Basti pensare al loro famoso eliotropismo: i capolini, così come le foglie, si orientano in direzione del sole, seguendolo da Est a Ovest nel corso della giornata, per reclinarsi al calar della sera. Quando il fiore poi si apre, il balletto finisce e lo stelo si blocca una volta per tutte. Anche la struttura del disco scuro al centro dei petali non scherza: è formata da un’elegante serie di spirali adiacenti, alcune in senso orario, altre antiorario, il cui numero segue niente di meno che la successione di Fibonacci. Un meccanismo così perfetto che si è quasi intimoriti dall’idea di recidere un girasole sfiorito e buttarlo via. E per fortuna: i fiori, già ambitissimi dalle api e soprattutto dalle coccinelle, seccando diventano una risorsa preziosa (anche se forse non bellissima) per uccelli di ogni tipo. I semi, che nelle specie da giardino sono più piccoli che in quelle da coltivazione ma pur sempre commestibili, possono assicurare la sopravvivenza durante i lunghi mesi invernali.
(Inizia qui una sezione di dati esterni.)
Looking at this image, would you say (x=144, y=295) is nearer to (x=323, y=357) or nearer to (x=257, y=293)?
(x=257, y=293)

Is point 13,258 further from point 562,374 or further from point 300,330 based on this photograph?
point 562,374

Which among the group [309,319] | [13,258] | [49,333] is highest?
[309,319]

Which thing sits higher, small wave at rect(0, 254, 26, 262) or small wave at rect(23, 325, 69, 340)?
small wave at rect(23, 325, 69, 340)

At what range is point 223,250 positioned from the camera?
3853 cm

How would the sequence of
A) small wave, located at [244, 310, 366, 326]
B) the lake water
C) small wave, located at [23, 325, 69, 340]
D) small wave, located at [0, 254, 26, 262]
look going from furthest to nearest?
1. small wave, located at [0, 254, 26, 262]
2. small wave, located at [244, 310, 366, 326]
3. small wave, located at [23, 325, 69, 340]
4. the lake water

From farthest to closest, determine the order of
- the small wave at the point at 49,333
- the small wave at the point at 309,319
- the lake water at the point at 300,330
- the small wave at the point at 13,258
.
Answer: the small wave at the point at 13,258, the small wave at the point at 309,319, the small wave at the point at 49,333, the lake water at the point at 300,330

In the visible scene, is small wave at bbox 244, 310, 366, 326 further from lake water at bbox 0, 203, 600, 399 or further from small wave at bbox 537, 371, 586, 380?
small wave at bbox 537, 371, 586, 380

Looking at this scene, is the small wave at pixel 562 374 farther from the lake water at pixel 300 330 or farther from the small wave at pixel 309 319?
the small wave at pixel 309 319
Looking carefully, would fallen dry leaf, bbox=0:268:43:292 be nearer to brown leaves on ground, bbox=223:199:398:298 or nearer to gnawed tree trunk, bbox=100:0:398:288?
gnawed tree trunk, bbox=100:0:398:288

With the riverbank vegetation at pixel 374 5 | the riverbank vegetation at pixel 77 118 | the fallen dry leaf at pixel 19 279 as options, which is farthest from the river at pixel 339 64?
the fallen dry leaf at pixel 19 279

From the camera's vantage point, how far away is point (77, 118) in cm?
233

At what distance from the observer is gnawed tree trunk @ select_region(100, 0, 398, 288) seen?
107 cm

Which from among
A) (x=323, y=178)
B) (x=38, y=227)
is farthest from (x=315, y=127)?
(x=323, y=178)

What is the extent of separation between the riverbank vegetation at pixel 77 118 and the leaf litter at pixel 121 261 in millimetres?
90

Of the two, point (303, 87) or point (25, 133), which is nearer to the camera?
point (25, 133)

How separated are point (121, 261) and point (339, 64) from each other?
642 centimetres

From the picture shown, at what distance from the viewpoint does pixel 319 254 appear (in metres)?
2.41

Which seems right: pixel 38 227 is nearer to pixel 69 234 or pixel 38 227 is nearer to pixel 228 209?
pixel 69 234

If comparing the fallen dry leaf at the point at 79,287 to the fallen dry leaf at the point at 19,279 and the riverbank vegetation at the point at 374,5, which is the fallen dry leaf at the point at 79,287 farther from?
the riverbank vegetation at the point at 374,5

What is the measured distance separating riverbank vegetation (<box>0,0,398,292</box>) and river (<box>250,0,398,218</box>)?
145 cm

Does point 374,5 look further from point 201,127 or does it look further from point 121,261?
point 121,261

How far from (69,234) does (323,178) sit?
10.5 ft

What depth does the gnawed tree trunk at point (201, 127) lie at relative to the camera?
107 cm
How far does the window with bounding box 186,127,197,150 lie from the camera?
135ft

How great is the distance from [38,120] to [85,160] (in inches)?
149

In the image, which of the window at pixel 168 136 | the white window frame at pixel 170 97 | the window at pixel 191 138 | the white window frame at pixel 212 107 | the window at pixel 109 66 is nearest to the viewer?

Originario dell’America centrale, del Messico o forse del Perù, dove era adorato dalle popolazioni Inca come simbolo del Dio Sole, fu portato in Spagna da Pizarro nel Cinquecento e coltivato nei giardini reali di Madrid. Da lì a poco arrivò in Italia, per il tramite dei Medici, e un secolo dopo divenne l’emblema botanico di Luigi XIV, che ne riempì un po’ tutta Versailles, da quelli cesellati in vasi, inferriate e maniglie a quelli allevati nelle grandi aiuole del Potager. Nei paesi dell’Est fu invece apprezzato per il suo olio, uno dei pochi che la tradizione ortodossa ammetteva nei periodi di digiuno, ed è da lì che deriva la storia del girasole come pianta «utile».
Di girasoli ne esistono numerosissime varietà, perché è una specie molto variabile e che si ibrida facilmente. Il vivaista Marco Gramaglia consiglia, tra quelli gialli a stelo alto, H.a. «Ring of fire» e H.a. «Valentine», quest’ultimo con petali giallo limone, mentre H.a. «Beauty of autumn» ha sfumature sul bruciato. Tra i multipetalo, c’è l’H.a. «Santa Fè», alto oltre il metro e mezzo, e tra le varietà nane l’H.a. «Pacino», coltivabile anche in vaso.
Il girasole è una delle annuali più facili da crescere, perché sa adattarsi a qualsiasi terreno purché assolato (anche se preferisce quello calcareo) e non teme né il freddo né il caldo: è una pianta ideale per orti e giardini di montagna. La semina può essere fatta scalarmente, da aprile fino a inizio di giugno, e se avviene in semenzaio occorre trapiantare prestissimo, per non tarpare lo slancio della crescita. I tempi sono da record: una settimana per germogliare e circa 70 giorni per il primo fiore, facendo attenzione alle lumache, che sono ghiotte dei germogli e possono provocare disastri.
I girasoli vogliono tant’acqua: un tempo erano utilizzati, insieme con gli eucalipti, per la bonifica delle terre acquitrinose. Se durante la crescita può resistere a brevi periodi di siccità, quando è in fiore funziona come un’idrovora: le innaffiature devono essere frequenti, ma evitando i ristagni, perché la base del fusto può marcire. Tanto slancio richiede un adeguato nutrimento: quando si pianta, è bene lavorare in profondità la terra, aggiungendo del letame maturo e durante la fioritura conviene somministrare una concimazione minerale ricca di potassio. Insieme ai girasoli è meglio non coltivare nient’altro: sono così voraci che qualsiasi altra erbacea soccomberebbe, tranne forse i convolvoli. In compenso, dopo di sé, lasciano un terreno fertile e ricco di residui organici, ideale per le coltivazioni dell’orto.